[PATCH mainline-linux] thermal/core: Populate max_state before setting up cooling dev sysfs

Ovidiu Panait posted 1 patch 4 days, 4 hours ago
drivers/thermal/thermal_core.c | 4 ++--
1 file changed, 2 insertions(+), 2 deletions(-)
[PATCH mainline-linux] thermal/core: Populate max_state before setting up cooling dev sysfs
Posted by Ovidiu Panait 4 days, 4 hours ago
Since commit 13f4e660a126 ("thermal/core:
Split __thermal_cooling_device_register() into two functions"),
thermal_cooling_device_setup_sysfs() is called before the
->get_max_state() callback in thermal_cooling_device_add().
However, cooling_device_stats_setup() allocates space based on
cdev->max_state, which is not initialized at that point.

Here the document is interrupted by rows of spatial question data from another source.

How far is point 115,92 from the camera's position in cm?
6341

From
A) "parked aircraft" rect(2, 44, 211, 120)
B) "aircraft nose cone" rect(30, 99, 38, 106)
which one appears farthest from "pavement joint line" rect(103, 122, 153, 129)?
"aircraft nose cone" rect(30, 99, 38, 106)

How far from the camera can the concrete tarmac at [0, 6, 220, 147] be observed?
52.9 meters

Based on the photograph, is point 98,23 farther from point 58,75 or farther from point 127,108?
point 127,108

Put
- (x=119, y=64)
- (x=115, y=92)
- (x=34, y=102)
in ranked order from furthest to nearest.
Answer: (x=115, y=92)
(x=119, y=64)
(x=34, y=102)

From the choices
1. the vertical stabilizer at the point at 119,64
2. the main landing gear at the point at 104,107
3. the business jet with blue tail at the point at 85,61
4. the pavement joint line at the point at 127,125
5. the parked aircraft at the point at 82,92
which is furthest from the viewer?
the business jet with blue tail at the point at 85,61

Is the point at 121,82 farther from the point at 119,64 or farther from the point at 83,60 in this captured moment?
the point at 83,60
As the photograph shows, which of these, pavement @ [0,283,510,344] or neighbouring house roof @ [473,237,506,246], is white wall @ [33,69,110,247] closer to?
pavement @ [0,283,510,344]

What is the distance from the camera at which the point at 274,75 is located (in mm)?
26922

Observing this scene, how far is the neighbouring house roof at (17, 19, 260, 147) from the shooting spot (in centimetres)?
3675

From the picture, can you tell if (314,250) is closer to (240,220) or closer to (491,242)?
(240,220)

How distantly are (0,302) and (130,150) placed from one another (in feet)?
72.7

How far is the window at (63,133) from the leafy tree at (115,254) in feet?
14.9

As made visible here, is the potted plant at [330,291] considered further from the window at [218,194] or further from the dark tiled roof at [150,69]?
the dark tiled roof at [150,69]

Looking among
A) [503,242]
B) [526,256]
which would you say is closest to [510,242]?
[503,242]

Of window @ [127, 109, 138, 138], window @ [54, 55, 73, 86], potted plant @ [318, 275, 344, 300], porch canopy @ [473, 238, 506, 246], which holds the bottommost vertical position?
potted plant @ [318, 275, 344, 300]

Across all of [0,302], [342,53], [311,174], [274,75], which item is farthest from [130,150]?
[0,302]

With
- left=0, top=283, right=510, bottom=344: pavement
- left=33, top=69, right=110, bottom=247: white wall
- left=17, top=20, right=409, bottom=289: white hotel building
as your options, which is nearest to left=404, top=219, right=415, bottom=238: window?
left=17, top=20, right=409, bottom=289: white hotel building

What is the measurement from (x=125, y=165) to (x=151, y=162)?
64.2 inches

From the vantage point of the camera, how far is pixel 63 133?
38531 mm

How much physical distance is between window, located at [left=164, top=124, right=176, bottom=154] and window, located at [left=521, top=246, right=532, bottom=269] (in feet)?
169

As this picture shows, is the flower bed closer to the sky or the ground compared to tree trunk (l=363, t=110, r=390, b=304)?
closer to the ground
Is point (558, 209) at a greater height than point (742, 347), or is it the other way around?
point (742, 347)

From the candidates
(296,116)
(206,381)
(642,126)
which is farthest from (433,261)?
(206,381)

With CONFIG_THERMAL_STATISTICS=y, an out of bounds access happens
inside thermal_cooling_device_stats_update(), followed by a kernel
crash:

Unable to handle kernel paging request at virtual address ffff800081329e60
Call trace:
 queued_spin_lock_slowpath+0x1cc/0x320 (P)
 thermal_cooling_device_stats_update+0x28/0xa4
 __thermal_cdev_update+0x74/0x88
 thermal_cdev_update+0x44/0x58
 step_wise_manage+0x1b8/0x300
 __thermal_zone_device_update+0x270/0x414
 thermal_zone_device_check+0x28/0x40
 process_one_work+0x150/0x290
 worker_thread+0x18c/0x300
 kthread+0x114/0x120
 ret_from_fork+0x10/0x20

To fix this, restore the original ordering of ->get_max_state() and
thermal_cooling_device_setup_sysfs(). Note that with this reordering,
the dev_set_name() and ->get_max_state() error paths now reach
thermal_cdev_release() without setup_sysfs() having run. This is safe
because cdev->stats is NULL in that case and destroy_sysfs() is a no-op.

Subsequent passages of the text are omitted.